Every 18 months or so we like to survey our Research Circle (a Gartner-managed panel comprising IT or IT-business professionals) about the state of Office 365. It’s not a broad market survey, but lets us take the pulse of users and ask some open-ended questions about what’s working and what isn’t.
For those of us regularly talking to clients about Office 365 implementations it is no surprise that adoption continues to increase:
But what was surprising is the difference between adoption and value. We’ve been asking about adoption of the suite as a whole and its components for a while now, but this year we wanted to ask about value received. It’s one thing to begrudgingly access some team files on OneDrive or know there’s a team site that you never use and another to really get value out of a component. We did this using a twist on a “cost allocation” question – instead of costs we asked respondents to allocate where $100 in benefits came from across the components of Office 365.
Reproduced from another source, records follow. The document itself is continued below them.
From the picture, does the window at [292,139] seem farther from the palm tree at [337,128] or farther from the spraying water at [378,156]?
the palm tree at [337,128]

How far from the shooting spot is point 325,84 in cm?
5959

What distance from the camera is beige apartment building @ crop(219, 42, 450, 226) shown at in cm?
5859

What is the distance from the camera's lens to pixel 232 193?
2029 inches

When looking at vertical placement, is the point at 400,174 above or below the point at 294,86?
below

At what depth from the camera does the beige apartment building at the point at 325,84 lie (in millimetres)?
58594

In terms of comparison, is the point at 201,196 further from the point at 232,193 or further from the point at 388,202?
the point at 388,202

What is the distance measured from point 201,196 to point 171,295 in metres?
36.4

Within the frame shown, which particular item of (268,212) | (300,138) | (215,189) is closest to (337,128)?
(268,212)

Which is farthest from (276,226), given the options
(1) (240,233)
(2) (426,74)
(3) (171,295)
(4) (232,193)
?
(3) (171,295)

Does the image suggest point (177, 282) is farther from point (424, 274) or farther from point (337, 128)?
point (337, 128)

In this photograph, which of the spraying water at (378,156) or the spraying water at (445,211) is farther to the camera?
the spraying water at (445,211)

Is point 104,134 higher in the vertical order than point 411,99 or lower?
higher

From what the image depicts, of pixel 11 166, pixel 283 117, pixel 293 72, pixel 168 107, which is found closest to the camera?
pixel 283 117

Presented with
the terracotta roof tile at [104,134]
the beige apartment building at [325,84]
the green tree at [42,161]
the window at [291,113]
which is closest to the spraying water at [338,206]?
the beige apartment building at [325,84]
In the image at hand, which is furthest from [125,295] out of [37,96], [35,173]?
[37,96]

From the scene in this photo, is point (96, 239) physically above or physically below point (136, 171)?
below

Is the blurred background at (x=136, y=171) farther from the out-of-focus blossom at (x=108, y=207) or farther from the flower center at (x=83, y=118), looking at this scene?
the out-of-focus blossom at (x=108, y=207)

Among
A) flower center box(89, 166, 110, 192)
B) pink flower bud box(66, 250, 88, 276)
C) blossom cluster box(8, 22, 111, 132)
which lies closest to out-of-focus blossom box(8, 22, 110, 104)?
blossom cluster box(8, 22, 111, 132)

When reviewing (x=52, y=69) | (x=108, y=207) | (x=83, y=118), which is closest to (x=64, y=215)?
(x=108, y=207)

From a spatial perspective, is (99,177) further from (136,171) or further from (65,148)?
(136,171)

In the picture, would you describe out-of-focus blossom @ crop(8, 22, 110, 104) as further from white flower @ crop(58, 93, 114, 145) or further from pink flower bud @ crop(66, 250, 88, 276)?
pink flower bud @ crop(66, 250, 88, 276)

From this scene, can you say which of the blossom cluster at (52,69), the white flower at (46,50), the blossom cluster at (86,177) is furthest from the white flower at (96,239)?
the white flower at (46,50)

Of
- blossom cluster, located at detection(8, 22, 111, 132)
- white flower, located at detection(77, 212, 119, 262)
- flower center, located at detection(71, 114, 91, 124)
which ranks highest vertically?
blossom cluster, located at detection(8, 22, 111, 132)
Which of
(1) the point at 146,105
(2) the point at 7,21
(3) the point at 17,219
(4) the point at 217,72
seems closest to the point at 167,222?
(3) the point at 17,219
The results are strikingly different than when simply asking which components are used. Email and Office still come out at the top, but it’s quite a gap to the rest. To me this isn’t a judgment on the quality of the technology, but rather it is an indication of how much work is ahead for organizations to learn how to best use these newer technologies and slowly change working behaviors.
This also shows the opportunity for any vendors or service providers competing in the digital workplace technology space. These gaps can be filled by service providers or vendors, knowing there is an eager market for additional help. Of course, they can also be treated as wedges for vendors that want to compete with Microsoft. Your choice!